1) This format gives the reader the basic arguments three times, first in the thesis, then in the body, and then in the conclusion.  This can feel repetitive, which is not a great rhetorical strategy.  It may seem a little boring, or a little simplistic.

2) This is disjointed.  Each body paragraph relates back to the thesis, but they don’t relate to each other.  This means that the arguments stand by themselves, instead of working together.

3) A Three-Point-Five Essay is totally self-contained, meaning that it doesn’t connect with a broader topic or make room for more questions.  It pretends to be the final word on the subject.

College professors generally don’t want to see this kind of essay because they want to read complicated and interesting papers.  They don’t want to read the same thing three times, and they don’t want repetition to be the only strategy students have.  Saying the same thing over and over again is not very convincing, after all.  Professors would also like to know that their students can makes connections between the different parts of their arguments.  So, instead of thinking of each paragraph as one separate argument that has nothing to do with any of the others, they want students to think of the paper as one argument with a lot of paragraphs providing support for that argument.  Finally, professors want students to know that there is more to each subject than is given in the paper.  No paper is the be-all and end-all of anything.  It’s one side of a larger conversation about the topic of study.

Now that I’ve gone into the weaknesses in the Three-Point-Five format, let’s take a look at the Pros.

1) This format teaches students how to support a thesis.  That’s an important skill to have.  After all, the thesis is like the tip of a pyramid.  It needs everything underneath it, like the body paragraphs, to hold it up.

2) The Three-Point-Five essay teaches students how to write a paragraph.  It’s true that each paragraph has to connect with every other paragraph in some way, but each paragraph should discuss one idea.  Otherwise, the reader gets lost, unsure of what evidence goes with what idea.

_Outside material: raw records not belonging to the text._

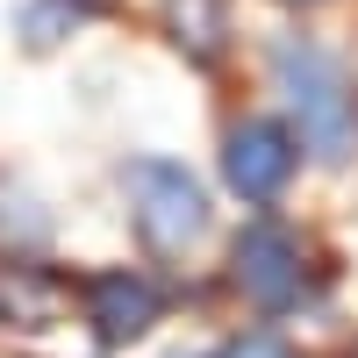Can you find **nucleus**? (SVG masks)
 Masks as SVG:
<instances>
[{
	"mask_svg": "<svg viewBox=\"0 0 358 358\" xmlns=\"http://www.w3.org/2000/svg\"><path fill=\"white\" fill-rule=\"evenodd\" d=\"M122 187H129V215H136V229H143L151 251H187L194 236L208 229V194H201V179L187 165L136 158L122 172Z\"/></svg>",
	"mask_w": 358,
	"mask_h": 358,
	"instance_id": "obj_2",
	"label": "nucleus"
},
{
	"mask_svg": "<svg viewBox=\"0 0 358 358\" xmlns=\"http://www.w3.org/2000/svg\"><path fill=\"white\" fill-rule=\"evenodd\" d=\"M294 129L287 122H265V115H251V122H236L222 136V179L244 201H280L287 179H294Z\"/></svg>",
	"mask_w": 358,
	"mask_h": 358,
	"instance_id": "obj_4",
	"label": "nucleus"
},
{
	"mask_svg": "<svg viewBox=\"0 0 358 358\" xmlns=\"http://www.w3.org/2000/svg\"><path fill=\"white\" fill-rule=\"evenodd\" d=\"M222 358H294V351H287V337H280V330H244Z\"/></svg>",
	"mask_w": 358,
	"mask_h": 358,
	"instance_id": "obj_9",
	"label": "nucleus"
},
{
	"mask_svg": "<svg viewBox=\"0 0 358 358\" xmlns=\"http://www.w3.org/2000/svg\"><path fill=\"white\" fill-rule=\"evenodd\" d=\"M72 308V287L36 258H0V322L8 330H57Z\"/></svg>",
	"mask_w": 358,
	"mask_h": 358,
	"instance_id": "obj_6",
	"label": "nucleus"
},
{
	"mask_svg": "<svg viewBox=\"0 0 358 358\" xmlns=\"http://www.w3.org/2000/svg\"><path fill=\"white\" fill-rule=\"evenodd\" d=\"M86 322H94V337L101 344H129V337H143L158 322V287L143 280V273H129V265H115V273H94L86 280Z\"/></svg>",
	"mask_w": 358,
	"mask_h": 358,
	"instance_id": "obj_5",
	"label": "nucleus"
},
{
	"mask_svg": "<svg viewBox=\"0 0 358 358\" xmlns=\"http://www.w3.org/2000/svg\"><path fill=\"white\" fill-rule=\"evenodd\" d=\"M65 22H79V0H36L22 29H29V43L43 50V43H57V29H65Z\"/></svg>",
	"mask_w": 358,
	"mask_h": 358,
	"instance_id": "obj_8",
	"label": "nucleus"
},
{
	"mask_svg": "<svg viewBox=\"0 0 358 358\" xmlns=\"http://www.w3.org/2000/svg\"><path fill=\"white\" fill-rule=\"evenodd\" d=\"M229 280L244 287V301H258V308H294V301H301V287H308L301 236L280 229V222L236 229V244H229Z\"/></svg>",
	"mask_w": 358,
	"mask_h": 358,
	"instance_id": "obj_3",
	"label": "nucleus"
},
{
	"mask_svg": "<svg viewBox=\"0 0 358 358\" xmlns=\"http://www.w3.org/2000/svg\"><path fill=\"white\" fill-rule=\"evenodd\" d=\"M172 43L194 57V65H215L229 50V0H165Z\"/></svg>",
	"mask_w": 358,
	"mask_h": 358,
	"instance_id": "obj_7",
	"label": "nucleus"
},
{
	"mask_svg": "<svg viewBox=\"0 0 358 358\" xmlns=\"http://www.w3.org/2000/svg\"><path fill=\"white\" fill-rule=\"evenodd\" d=\"M294 8H308V0H294Z\"/></svg>",
	"mask_w": 358,
	"mask_h": 358,
	"instance_id": "obj_10",
	"label": "nucleus"
},
{
	"mask_svg": "<svg viewBox=\"0 0 358 358\" xmlns=\"http://www.w3.org/2000/svg\"><path fill=\"white\" fill-rule=\"evenodd\" d=\"M273 79L294 108V143L315 158V165H351L358 158V86L344 72V57H330L322 43L287 36L273 50Z\"/></svg>",
	"mask_w": 358,
	"mask_h": 358,
	"instance_id": "obj_1",
	"label": "nucleus"
}]
</instances>
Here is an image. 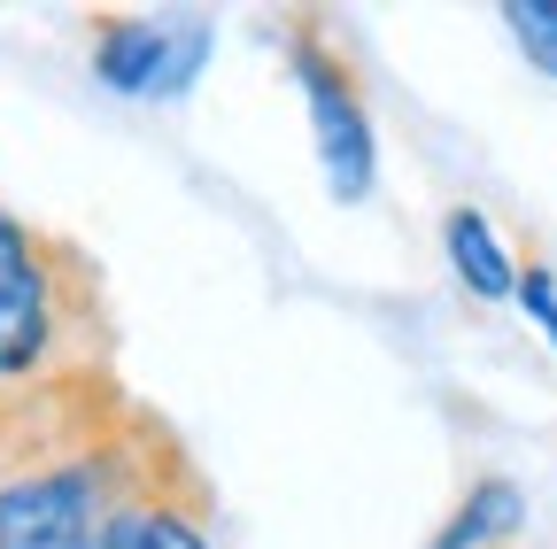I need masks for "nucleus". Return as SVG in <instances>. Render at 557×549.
<instances>
[{"mask_svg": "<svg viewBox=\"0 0 557 549\" xmlns=\"http://www.w3.org/2000/svg\"><path fill=\"white\" fill-rule=\"evenodd\" d=\"M116 372H54L0 395V549H101L156 441Z\"/></svg>", "mask_w": 557, "mask_h": 549, "instance_id": "f257e3e1", "label": "nucleus"}, {"mask_svg": "<svg viewBox=\"0 0 557 549\" xmlns=\"http://www.w3.org/2000/svg\"><path fill=\"white\" fill-rule=\"evenodd\" d=\"M94 317H101L94 263L70 240L24 225L16 210H0V395L101 364L78 340Z\"/></svg>", "mask_w": 557, "mask_h": 549, "instance_id": "f03ea898", "label": "nucleus"}, {"mask_svg": "<svg viewBox=\"0 0 557 549\" xmlns=\"http://www.w3.org/2000/svg\"><path fill=\"white\" fill-rule=\"evenodd\" d=\"M287 71L302 86V109H310V140H318V163H325V186L333 201H372L380 186V140H372V101H364V78L357 62L333 47V24L325 16H287Z\"/></svg>", "mask_w": 557, "mask_h": 549, "instance_id": "7ed1b4c3", "label": "nucleus"}, {"mask_svg": "<svg viewBox=\"0 0 557 549\" xmlns=\"http://www.w3.org/2000/svg\"><path fill=\"white\" fill-rule=\"evenodd\" d=\"M218 24L209 16H94L86 47H94V78L124 101H178L201 62Z\"/></svg>", "mask_w": 557, "mask_h": 549, "instance_id": "20e7f679", "label": "nucleus"}, {"mask_svg": "<svg viewBox=\"0 0 557 549\" xmlns=\"http://www.w3.org/2000/svg\"><path fill=\"white\" fill-rule=\"evenodd\" d=\"M101 549H218V526H209V479L194 472L186 441L171 426H156L148 457L132 472V496L109 519Z\"/></svg>", "mask_w": 557, "mask_h": 549, "instance_id": "39448f33", "label": "nucleus"}, {"mask_svg": "<svg viewBox=\"0 0 557 549\" xmlns=\"http://www.w3.org/2000/svg\"><path fill=\"white\" fill-rule=\"evenodd\" d=\"M442 248H449V263H457L465 295H480V302H511V295H519V263L504 255L496 225H487L472 201H457V210L442 217Z\"/></svg>", "mask_w": 557, "mask_h": 549, "instance_id": "423d86ee", "label": "nucleus"}, {"mask_svg": "<svg viewBox=\"0 0 557 549\" xmlns=\"http://www.w3.org/2000/svg\"><path fill=\"white\" fill-rule=\"evenodd\" d=\"M519 519H527V503H519L511 479H472L465 503H457V519L434 534V549H504L519 534Z\"/></svg>", "mask_w": 557, "mask_h": 549, "instance_id": "0eeeda50", "label": "nucleus"}, {"mask_svg": "<svg viewBox=\"0 0 557 549\" xmlns=\"http://www.w3.org/2000/svg\"><path fill=\"white\" fill-rule=\"evenodd\" d=\"M504 32L542 78H557V0H504Z\"/></svg>", "mask_w": 557, "mask_h": 549, "instance_id": "6e6552de", "label": "nucleus"}, {"mask_svg": "<svg viewBox=\"0 0 557 549\" xmlns=\"http://www.w3.org/2000/svg\"><path fill=\"white\" fill-rule=\"evenodd\" d=\"M519 302H527V317L557 340V279H549V263H527V271H519Z\"/></svg>", "mask_w": 557, "mask_h": 549, "instance_id": "1a4fd4ad", "label": "nucleus"}]
</instances>
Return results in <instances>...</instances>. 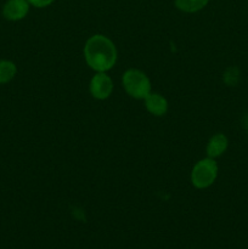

3) It teaches you not to bite off more than you can chew.  In high school, three pieces of evidence can be enough to work with while learning the other skills I’ve already discussed.  However, by the time students reach college, they can handle more.  The workload gets bigger the farther in college you go because students get used to writing.  However, you don’t want to try to take on more information than you can handle.

So, if you’re having trouble building onto the Three-Point-Five essay, here are some tips:

1) Make sure that your body paragraphs are connected.  You can do this by looking for similarities or differences.  You can say things like, “[My current point] is similar to [something I talked about earlier] because they both [mean the same thing].  Or, “Unlike [my last point], [my current point does something else].

2) In your conclusion, don’t just restate your thesis and summarize your argument.  Bring in a new perspective.  Think about new questions your arguments raise.  Think about how your paper fits into a larger understanding of the topic you’ve been discussing.  Maybe you question a long-held opinion, or maybe you support one.  Sometimes writing teachers call the conclusion “the pay-off” because they see the conclusion as the writer’s chance to explain why it was an important use of the reader’s time.  It’s the moment when the reader finds out what they’re supposed to take from this paper.

The Three-Point-Five essay is just one method of writing you’ve learned in the past that you can build upon as college writers.  Writing for college can be challenging, and sometimes it will feel like past experience hasn’t really prepared you for it, but if you think about it, I’m sure you’ll see that the writing you’ve done in the past can be useful.  Just like the Three-Point-Five essay, if you think about what each method has to offer, as well as what it doesn’t, you’ll find a way to use that method as a framework and build it up into a proper house…I mean, paper.